The new specification will allow Bluetooth location-tracking devices to be compatible with unauthorized tracking detection and alerts across iOS and Android platforms.
Samsung, Tile, Chipolo, eufy Security, and Pebblebee have also expressed support for the specification jointly submitted by Apple and Google.
“We built AirTag and the Find My network with a set of proactive features to discourage unwanted tracking — a first in the industry,” said Apple SVP Ron Huang.
“This new industry specification builds upon the AirTag protections, and through collaboration with Google results in a critical step forward to help combat unwanted tracking across iOS and Android.”
In addition to incorporating feedback from device manufacturers, input from various safety and advocacy groups has also been integrated.

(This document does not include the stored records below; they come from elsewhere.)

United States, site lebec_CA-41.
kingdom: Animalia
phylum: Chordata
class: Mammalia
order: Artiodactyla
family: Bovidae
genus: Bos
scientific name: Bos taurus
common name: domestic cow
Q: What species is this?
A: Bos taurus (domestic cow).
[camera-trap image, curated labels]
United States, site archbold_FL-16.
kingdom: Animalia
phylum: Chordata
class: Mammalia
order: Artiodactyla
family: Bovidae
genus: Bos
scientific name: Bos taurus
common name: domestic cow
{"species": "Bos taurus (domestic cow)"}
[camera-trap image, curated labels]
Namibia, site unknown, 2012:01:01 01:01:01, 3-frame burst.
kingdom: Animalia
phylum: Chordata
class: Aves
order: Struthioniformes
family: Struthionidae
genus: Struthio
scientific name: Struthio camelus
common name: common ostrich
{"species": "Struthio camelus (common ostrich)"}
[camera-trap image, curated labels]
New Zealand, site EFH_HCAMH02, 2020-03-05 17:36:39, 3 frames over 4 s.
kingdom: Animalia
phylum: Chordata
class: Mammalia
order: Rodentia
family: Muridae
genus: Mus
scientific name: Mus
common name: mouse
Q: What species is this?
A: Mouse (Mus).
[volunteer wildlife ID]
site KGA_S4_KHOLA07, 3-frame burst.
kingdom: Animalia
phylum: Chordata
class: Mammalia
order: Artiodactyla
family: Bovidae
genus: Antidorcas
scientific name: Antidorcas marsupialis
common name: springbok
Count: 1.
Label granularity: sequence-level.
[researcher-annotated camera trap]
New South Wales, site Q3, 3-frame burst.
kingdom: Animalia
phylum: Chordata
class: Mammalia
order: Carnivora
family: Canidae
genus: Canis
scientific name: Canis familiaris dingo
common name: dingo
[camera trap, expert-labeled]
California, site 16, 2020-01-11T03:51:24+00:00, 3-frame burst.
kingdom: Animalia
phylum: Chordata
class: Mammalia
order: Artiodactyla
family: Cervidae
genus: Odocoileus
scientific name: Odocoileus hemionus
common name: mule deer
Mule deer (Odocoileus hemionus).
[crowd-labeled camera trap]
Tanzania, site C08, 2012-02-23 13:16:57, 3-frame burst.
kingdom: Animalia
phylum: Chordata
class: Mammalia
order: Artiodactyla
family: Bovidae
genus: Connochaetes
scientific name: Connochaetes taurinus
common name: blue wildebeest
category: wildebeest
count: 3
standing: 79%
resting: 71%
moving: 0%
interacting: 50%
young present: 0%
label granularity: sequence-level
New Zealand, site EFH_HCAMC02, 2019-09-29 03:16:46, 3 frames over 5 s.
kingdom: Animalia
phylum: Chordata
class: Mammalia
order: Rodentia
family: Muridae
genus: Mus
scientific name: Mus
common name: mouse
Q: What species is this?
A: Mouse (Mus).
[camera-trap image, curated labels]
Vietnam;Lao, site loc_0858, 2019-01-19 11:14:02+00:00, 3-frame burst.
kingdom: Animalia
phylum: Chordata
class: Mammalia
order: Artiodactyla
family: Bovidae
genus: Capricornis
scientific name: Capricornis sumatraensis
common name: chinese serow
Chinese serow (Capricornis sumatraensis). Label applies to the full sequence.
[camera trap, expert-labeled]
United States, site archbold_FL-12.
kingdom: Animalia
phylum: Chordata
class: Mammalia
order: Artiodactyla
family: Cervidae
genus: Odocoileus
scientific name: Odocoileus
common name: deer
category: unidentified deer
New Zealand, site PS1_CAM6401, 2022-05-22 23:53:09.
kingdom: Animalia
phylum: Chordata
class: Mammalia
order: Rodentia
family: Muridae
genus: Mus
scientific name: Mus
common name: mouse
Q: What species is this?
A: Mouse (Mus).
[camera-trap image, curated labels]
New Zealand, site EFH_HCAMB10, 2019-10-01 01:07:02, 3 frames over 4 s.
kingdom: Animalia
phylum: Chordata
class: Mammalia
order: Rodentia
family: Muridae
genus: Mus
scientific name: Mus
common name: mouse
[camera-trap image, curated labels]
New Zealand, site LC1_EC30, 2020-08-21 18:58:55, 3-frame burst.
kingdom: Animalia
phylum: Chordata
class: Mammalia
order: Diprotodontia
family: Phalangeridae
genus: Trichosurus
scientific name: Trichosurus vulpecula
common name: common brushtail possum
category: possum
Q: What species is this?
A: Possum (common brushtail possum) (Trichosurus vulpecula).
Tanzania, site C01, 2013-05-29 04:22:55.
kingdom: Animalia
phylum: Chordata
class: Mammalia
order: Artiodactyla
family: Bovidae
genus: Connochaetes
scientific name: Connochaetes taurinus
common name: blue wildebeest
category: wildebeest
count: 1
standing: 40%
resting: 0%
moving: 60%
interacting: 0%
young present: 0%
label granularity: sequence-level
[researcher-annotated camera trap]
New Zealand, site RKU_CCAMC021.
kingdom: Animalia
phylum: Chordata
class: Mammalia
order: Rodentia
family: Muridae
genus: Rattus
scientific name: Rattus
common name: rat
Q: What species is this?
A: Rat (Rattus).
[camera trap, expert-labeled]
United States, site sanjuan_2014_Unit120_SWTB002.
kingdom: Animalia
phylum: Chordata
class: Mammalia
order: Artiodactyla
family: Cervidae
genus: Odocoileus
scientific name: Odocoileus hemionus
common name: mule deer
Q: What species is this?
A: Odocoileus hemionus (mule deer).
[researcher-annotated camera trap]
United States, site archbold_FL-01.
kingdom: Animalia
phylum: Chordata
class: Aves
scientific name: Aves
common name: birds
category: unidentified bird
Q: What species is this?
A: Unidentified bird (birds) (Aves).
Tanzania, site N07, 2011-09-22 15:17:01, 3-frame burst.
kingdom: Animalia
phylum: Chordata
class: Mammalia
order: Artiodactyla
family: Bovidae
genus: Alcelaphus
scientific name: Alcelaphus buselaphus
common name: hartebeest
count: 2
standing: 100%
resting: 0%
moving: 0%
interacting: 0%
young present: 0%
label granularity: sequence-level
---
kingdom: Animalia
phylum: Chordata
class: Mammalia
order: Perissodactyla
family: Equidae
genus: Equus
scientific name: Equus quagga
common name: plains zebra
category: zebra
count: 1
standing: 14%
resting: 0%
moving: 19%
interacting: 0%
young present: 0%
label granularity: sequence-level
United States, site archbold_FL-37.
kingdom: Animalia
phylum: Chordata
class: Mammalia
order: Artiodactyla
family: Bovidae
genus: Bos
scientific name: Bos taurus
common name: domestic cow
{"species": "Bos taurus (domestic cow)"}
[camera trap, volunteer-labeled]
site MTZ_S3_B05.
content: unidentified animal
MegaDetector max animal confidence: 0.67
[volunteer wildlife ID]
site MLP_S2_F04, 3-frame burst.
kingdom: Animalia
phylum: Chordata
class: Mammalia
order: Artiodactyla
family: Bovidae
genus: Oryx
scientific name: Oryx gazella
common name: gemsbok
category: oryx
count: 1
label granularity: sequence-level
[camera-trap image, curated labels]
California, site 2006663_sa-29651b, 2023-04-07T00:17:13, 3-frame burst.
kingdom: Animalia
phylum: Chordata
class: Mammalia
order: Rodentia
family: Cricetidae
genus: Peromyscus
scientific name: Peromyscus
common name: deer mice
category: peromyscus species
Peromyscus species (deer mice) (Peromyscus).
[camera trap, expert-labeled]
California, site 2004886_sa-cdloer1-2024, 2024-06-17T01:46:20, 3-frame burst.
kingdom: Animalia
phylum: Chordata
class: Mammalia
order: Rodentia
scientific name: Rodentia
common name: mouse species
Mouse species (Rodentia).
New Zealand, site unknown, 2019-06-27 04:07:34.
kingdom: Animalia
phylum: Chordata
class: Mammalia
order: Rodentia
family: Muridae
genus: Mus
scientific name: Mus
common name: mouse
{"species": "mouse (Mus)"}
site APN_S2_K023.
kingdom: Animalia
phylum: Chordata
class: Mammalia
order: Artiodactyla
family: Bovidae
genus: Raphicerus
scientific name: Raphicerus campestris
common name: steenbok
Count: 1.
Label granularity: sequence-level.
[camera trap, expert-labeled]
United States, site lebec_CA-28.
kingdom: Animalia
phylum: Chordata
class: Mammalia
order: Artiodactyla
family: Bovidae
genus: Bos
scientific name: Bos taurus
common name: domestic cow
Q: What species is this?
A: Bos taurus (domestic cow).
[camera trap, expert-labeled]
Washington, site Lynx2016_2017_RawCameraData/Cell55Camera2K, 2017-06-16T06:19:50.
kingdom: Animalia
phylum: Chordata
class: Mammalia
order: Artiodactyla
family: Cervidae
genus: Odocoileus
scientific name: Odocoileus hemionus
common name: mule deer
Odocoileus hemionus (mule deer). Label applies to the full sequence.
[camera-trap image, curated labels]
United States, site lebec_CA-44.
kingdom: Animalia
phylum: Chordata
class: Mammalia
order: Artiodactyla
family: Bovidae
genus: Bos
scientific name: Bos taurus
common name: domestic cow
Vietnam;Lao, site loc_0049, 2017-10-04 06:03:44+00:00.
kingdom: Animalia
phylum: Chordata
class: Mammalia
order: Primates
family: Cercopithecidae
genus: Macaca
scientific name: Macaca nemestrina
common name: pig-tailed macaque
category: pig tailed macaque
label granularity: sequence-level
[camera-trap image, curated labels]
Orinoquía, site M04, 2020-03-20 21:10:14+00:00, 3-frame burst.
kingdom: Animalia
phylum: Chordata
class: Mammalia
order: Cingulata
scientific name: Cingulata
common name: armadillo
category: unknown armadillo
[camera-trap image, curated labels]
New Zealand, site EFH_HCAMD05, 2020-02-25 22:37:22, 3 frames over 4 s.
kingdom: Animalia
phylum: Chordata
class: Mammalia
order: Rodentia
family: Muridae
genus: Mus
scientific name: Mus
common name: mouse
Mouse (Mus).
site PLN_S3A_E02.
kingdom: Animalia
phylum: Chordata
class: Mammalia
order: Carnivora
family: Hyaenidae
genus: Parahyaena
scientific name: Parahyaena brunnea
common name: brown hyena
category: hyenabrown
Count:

“Android has an unwavering commitment to protecting users, and will continue to develop strong safeguards and collaborate with the industry to help combat the misuse of Bluetooth tracking devices,” said Google VP Dave Burke.
“Today’s release of a draft specification is a welcome step to confront harmful misuses of Bluetooth location trackers,” said Alexandra Reeve Givens, the Center for Democracy & Technology’s president and CEO. “CDT continues to focus on ways to make these devices more detectable and reduce the likelihood that they will be used to track people.
The specification, which has been submitted as a draft via a standards development organization Internet Engineering Task Force (IETF), is expected to be implemented by the end of 2023.
The production implementation of the specification will then be included in the form of alerts across future iOS and Android releases.
There have been countless incidents of unwanted tracking reported all over the news, most commonly related to the Apple AirTags.
Last year, a New York Times article highlighted how Apple’s AirTags are being used to track people and even high-end vehicles so they can later be located and stolen.
Even Sports Illustrated swimsuit model Brooks Nader was once followed for around hours in New York City by a stalker who slipped an Apple AirTag into her coat pocket.
Apple is also battling several lawsuits in the U.S. regarding the AirTags, including women alleging the AirTags were used by their ex-boyfriends to stalk them.